Hormones are the body’s chemical messengers, travelling through the bloodstream to tissues and organs to transmit various signals. Produced by the endocrine system, hormones play a number of crucial roles in the body, and have a direct impact on development and growth, metabolism, sexual function, and cognitive abilities.

Hormones are secreted directly into the body through endocrine glands, such as the pituitary gland, the pineal gland, and the thymus gland (among others). Reproductive hormones include testosterone, estrogen, androgen, and progesterone. In males, these hormones are produced in the testes, while in females they develop in the ovaries. Reproduction in all sexes also involves follicle-stimulating hormone (FSH) and luteinizing hormone (LH), both of which are produced in the pituitary gland.

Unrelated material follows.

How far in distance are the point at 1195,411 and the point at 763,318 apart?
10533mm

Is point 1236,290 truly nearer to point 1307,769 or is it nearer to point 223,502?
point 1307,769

Hormones and male fertility

It’s uncommon, but possible, for male-factor infertility to be caused by a hormonal deficiency. LH and FSH are responsible for producing sperm and testosterone in the testes. Low testosterone levels, also known as “hypogonadism” does not usually cause infertility, but can lead to a reduced sex drive or problems sustaining an erection. Patients with lower levels of testosterone can typically still conceive, but imbalances in FSH or LH can affect sperm production.

History of hormones

German physiologist and zoologist Arnold Adolph Berthold first discovered testosterone in 1849, following an experiment with roosters. He observed that, without testes, male chickens did not develop male characteristics. But when the testes were replaced, the location did not matter — rather, he concluded, there must be a chemical secreted by the testes that controls this development. In 1902, William Bayliss and Ernest Starling made significant contributions of their own in the discovery of hormones when they were studying the nervous system’s impact on the digestive system. The duo concluded that there was a factor secreted from the bloodstream to the intestines that regulated the digestive tract. They named it secretin. It was only until 1905, three years later, that the term “hormones” was coined by Starling.

Finally, the work of Charles Darwin and his son Francis — who studied the movements of plants towards light, — eventually led to the discovery of the first plant hormone in the 1920s by Frits Warmolt Went.